Urquidez is not only one of the most popular figures in the martial arts community, but he is well-known throughout Hollywood's top stars. “Los Angeles Magazine” named him “Los Angeles Best Personal Trainer.” “The Jet” has trained Tom Cruise, Nicole Kidman, John Cusack, Nicolas Cage, Jean-Claude Van Damme, Jimmy Smits, Chuck Norris, Kurt Russell, Mark Wahberg, Louis Gossett Jr., Michelle Pfeiffer, Juliette Lewis, Michael Keaton, Woody Harrelson, Rene Russo, and Patrick Swayze. David Lee Roth, who trained with “The Jet” for years, has dedicated the Van Halen hit “Jump” to his teacher.
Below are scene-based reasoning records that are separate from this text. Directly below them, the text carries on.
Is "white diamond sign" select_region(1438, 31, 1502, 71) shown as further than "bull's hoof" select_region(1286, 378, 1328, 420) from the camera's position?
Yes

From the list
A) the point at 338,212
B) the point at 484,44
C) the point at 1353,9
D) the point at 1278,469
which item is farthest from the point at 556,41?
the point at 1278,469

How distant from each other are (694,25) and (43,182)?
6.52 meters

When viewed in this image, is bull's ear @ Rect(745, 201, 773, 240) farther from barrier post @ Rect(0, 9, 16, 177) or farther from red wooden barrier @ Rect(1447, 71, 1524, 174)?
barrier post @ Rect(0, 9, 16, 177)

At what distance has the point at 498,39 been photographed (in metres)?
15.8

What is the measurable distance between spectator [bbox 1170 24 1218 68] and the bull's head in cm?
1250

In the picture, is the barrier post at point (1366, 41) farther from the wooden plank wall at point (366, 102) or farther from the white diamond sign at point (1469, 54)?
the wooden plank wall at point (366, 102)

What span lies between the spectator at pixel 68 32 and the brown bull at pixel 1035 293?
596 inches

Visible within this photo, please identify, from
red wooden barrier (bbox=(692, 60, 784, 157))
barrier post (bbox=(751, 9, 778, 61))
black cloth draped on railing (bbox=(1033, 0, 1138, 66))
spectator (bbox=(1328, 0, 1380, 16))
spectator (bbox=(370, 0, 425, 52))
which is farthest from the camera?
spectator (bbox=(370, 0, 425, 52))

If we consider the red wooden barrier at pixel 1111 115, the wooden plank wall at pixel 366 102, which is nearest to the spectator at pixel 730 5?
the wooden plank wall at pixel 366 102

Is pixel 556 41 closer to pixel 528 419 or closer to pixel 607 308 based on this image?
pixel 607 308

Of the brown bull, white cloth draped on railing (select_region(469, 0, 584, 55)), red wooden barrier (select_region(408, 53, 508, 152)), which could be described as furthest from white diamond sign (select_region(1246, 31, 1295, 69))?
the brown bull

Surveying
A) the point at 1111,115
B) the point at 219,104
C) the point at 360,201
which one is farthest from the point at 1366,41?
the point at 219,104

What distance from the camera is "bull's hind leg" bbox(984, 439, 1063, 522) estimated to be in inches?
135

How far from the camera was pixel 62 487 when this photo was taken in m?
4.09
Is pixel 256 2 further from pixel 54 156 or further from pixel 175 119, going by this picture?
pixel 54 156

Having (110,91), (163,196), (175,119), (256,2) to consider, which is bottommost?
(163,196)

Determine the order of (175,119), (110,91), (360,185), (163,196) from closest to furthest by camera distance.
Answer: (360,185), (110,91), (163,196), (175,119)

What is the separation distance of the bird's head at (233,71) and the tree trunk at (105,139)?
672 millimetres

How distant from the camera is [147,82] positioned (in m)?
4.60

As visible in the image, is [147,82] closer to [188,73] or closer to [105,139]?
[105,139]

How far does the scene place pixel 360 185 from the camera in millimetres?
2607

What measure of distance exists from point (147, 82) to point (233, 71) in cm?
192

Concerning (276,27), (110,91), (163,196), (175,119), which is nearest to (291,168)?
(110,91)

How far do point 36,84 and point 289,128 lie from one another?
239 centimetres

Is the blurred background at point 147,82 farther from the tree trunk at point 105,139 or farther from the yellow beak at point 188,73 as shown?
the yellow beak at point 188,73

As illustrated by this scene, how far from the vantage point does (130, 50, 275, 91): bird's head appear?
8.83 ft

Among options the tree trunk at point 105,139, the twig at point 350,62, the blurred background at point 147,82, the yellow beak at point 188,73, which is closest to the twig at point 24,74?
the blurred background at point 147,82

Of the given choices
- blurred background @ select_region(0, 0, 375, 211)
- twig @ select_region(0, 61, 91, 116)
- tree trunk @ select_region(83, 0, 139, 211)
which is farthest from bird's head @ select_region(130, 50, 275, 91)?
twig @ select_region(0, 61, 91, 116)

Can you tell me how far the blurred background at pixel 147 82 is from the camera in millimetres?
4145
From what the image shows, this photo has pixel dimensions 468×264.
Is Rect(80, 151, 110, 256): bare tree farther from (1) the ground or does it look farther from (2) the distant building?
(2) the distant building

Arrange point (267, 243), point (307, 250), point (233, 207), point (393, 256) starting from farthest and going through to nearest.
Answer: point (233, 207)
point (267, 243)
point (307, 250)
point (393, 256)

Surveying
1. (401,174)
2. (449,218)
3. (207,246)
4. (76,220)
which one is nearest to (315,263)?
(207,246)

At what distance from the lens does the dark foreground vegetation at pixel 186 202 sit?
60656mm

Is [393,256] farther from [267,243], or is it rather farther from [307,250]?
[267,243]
The Martial Arts History Museum, the first and only one of its kind in the world, began as a traveling exhibit in 1999 and toured across the nation. In 2006, it opened in Santa Clarita, CA and relocated to the city of Burbank in 2011. This year the museum celebrates its 17th year.
The museum is a non-profit 501(c)(3) organization and is fully supported by donations, visitations and memberships.
“There are many companies that have extra funds that can give to support the museum. Because the museum is a non-profit, it's a tax write off,” adds Urquidez. “It's important to keep this alive.”